#### Passage to read

From: Martin Steigerwald <Martin@lichtvoll.de>
To: Liu Bo <bo.li.liu@oracle.com>
Cc: linux-btrfs <linux-btrfs@vger.kernel.org>,
"Chris Mason" <clm@fb.com>,
miaox@cn.fujitsu.com, "Marc MERLIN" <marc@merlins.org>,
Torbjørn <lists@skagestad.org>
Subject: Re: [PATCH] Btrfs: fix task hang under heavy compressed write
Date: Wed, 13 Aug 2014 13:54:40 +0200 [thread overview]
Message-ID: <2364156.aMAqnATvIX@merkaba> (raw)
In-Reply-To: <1407829499-21902-1-git-send-email-bo.li.liu@oracle.com>
Am Dienstag, 12. August 2014, 15:44:59 schrieb Liu Bo:
> This has been reported and discussed for a long time, and this hang occurs
> in both 3.15 and 3.16.

########

Task to complete
In the mailing-list message, which kernel versions does the quoted report say the hang occurs in?

#### Extracted information

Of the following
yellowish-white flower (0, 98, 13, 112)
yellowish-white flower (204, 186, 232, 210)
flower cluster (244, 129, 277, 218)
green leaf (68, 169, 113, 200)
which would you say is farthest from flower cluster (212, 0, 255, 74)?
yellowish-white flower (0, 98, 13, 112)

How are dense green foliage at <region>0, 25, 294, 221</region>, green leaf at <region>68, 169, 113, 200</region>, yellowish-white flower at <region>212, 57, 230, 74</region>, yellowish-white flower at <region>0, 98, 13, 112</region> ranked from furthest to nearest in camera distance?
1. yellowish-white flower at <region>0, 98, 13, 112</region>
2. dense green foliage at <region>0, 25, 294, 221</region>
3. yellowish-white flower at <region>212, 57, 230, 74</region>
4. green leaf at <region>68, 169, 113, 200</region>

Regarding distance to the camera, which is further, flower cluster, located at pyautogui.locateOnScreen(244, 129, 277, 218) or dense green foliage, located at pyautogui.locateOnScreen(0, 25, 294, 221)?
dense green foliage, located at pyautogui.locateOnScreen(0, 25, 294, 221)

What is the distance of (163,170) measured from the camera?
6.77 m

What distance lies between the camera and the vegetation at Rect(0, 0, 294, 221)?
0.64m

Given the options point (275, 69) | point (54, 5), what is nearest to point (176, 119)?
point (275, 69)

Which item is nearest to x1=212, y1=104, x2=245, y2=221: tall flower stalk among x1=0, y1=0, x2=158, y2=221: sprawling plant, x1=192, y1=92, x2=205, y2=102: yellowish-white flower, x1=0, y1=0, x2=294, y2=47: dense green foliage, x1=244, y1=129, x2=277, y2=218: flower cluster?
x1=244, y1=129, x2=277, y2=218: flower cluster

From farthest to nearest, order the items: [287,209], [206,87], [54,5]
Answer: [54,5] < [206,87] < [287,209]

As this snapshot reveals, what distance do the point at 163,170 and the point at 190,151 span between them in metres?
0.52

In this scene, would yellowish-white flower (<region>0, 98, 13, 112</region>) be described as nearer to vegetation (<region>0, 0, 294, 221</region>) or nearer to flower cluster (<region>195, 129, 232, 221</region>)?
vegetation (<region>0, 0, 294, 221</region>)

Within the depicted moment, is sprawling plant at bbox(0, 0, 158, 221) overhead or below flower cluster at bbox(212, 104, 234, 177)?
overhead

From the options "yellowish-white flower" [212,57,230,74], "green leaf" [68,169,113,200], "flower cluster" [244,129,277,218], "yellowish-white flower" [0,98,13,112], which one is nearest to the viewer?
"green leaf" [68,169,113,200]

########
#### Extracted information

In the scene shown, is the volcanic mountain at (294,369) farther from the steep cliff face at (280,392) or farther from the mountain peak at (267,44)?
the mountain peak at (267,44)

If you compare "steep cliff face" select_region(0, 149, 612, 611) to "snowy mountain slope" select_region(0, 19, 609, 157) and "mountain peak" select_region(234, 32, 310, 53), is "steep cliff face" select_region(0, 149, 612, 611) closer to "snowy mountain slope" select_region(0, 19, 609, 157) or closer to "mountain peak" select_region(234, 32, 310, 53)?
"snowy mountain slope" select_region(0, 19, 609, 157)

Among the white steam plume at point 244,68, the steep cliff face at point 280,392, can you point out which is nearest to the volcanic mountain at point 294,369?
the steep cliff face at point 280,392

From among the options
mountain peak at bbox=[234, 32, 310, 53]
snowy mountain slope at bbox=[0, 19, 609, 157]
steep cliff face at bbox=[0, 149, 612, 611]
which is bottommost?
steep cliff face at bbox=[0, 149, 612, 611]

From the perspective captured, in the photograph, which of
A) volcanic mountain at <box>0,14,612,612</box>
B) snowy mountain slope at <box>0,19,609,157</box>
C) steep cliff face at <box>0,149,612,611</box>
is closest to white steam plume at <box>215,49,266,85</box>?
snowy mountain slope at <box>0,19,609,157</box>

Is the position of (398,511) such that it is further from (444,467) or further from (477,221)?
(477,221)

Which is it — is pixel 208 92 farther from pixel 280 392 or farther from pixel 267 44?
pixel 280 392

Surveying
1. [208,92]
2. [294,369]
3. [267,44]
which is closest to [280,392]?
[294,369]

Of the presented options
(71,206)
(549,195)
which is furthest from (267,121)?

########

Result for this task
3.15 and 3.16